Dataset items

>>>>>

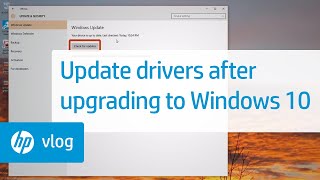 HP How To For You, Episode 4 – Updating Drivers After Upgrading to Windows 10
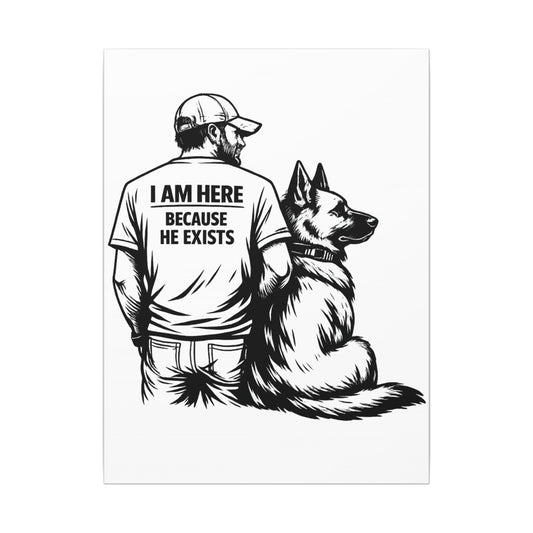 I Am Here Because He Exists German Shepherd Canvas Wall Art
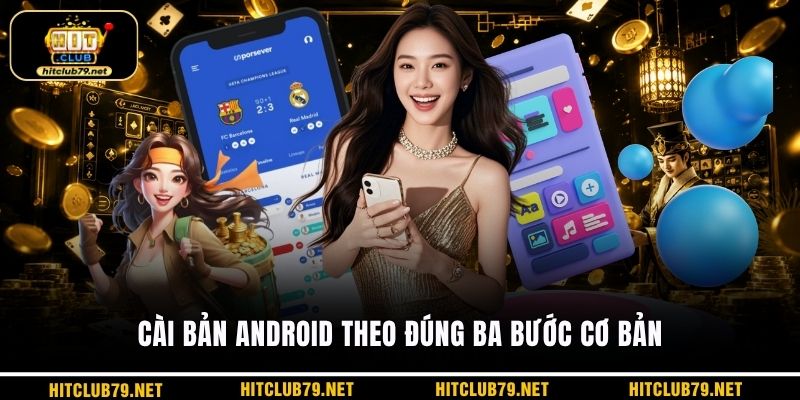 Cài bản Android theo đúng ba bước cơ bản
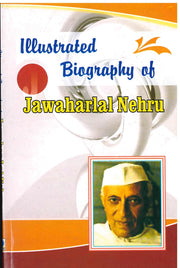 Jawaharlal Nehru - Illustrated Biography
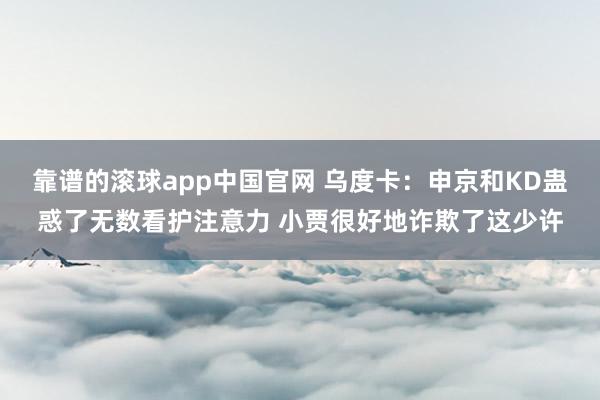 靠谱的滚球app中国官网 乌度卡：申京和KD蛊惑了无数看护注意力 小贾很好地诈欺了这少许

<<<<<

» **WRITTEN TASK**
Write out every line of text in the material above again without changing a word, and leave the pictures out.

» **ANSWER TO THE PROBLEM**
 HP How To For You, Episode 4 – Updating Drivers After Upgrading to Windows 10
 I Am Here Because He Exists German Shepherd Canvas Wall Art
 Cài bản Android theo đúng ba bước cơ bản
 Jawaharlal Nehru - Illustrated Biography
 靠谱的滚球app中国官网 乌度卡：申京和KD蛊惑了无数看护注意力 小贾很好地诈欺了这少许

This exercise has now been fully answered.